The Oldsmobile was a part of GM, starting in 1964. The 442 moniker comes from the mechanics of the car. The first “4” is from the four barrel carburetor, the second “4” from the four speed manual transmission, and the “2” from the dual exhaust. Most people thought the name was earned base on the displacement of the engine, in cubic inches. However, later models abandoned any semblance of adherence to these features, as they dropped the official definition of the 442. While the 442 was a model between the years of 1968-1971, it reverted back to being an option in later years.
The 1970 model was the absolute height of the Oldsmobile models. Because of the other advances in horsepower, General Motors was forced to eliminate the cap on engine sizes that year. They made the Oldsmobile 455 V8 the engine for the 442. With a whopping 365 hp, the 442 was elected to be the pace car for the Indy 500 that year. There was little doubt that it stood above the rest of the competition in the Oldsmobile family.
The W30 package included a fiberglass hood. It had fully working air scoops and an air cleaner, with an aluminum intake manifold. It even had a special distributor, camshaft, carburetor, and cylinder heads. With the 4 speed transmission, Motor Trend was able to make the car break just under 14 seconds for the quarter mile; while not the fastest car on the block, it did certainly have a lot of power, which is why it was chosen to be the car during the chase scene with Sylvester Stallone in Demolition Man.

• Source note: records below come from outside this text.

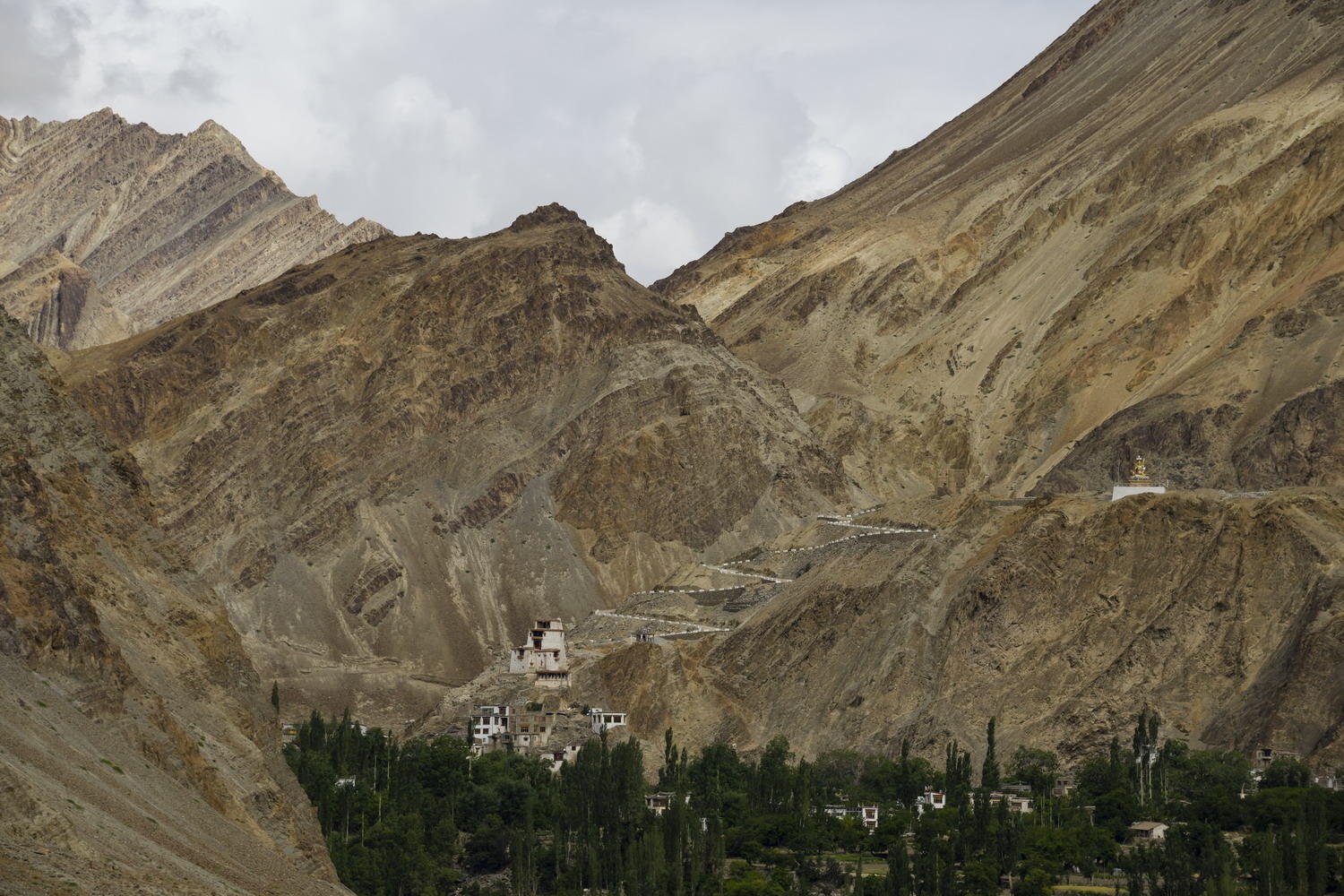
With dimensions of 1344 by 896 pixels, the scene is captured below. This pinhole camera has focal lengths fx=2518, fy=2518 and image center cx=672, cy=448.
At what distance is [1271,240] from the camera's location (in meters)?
183

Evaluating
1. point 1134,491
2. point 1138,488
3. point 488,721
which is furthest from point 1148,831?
point 488,721

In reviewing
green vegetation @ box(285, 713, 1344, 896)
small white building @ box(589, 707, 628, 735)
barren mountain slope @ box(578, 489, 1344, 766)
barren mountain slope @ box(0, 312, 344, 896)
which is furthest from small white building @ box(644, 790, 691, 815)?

Ultimately, the 442 W30 is a collector’s item in high demand. It stands out, with a head-turning body; this coupled with the limited amount that were produced make this car an essential part of any collection. The 1970 Oldsmobile 442 W30 was the pinnacle of Oldsmobile performance, and it shows today. If you are looking to add one of these amazing models to your personal collection, be prepared to fork over a considerable amount of dough. Depending on condition, location, and a few other factors, this car can run you anywhere between 75 thousand and 150 thousand dollars at auction. Of course, that is a small price to pay to own one of the greatest cars that Oldsmobile ever produced.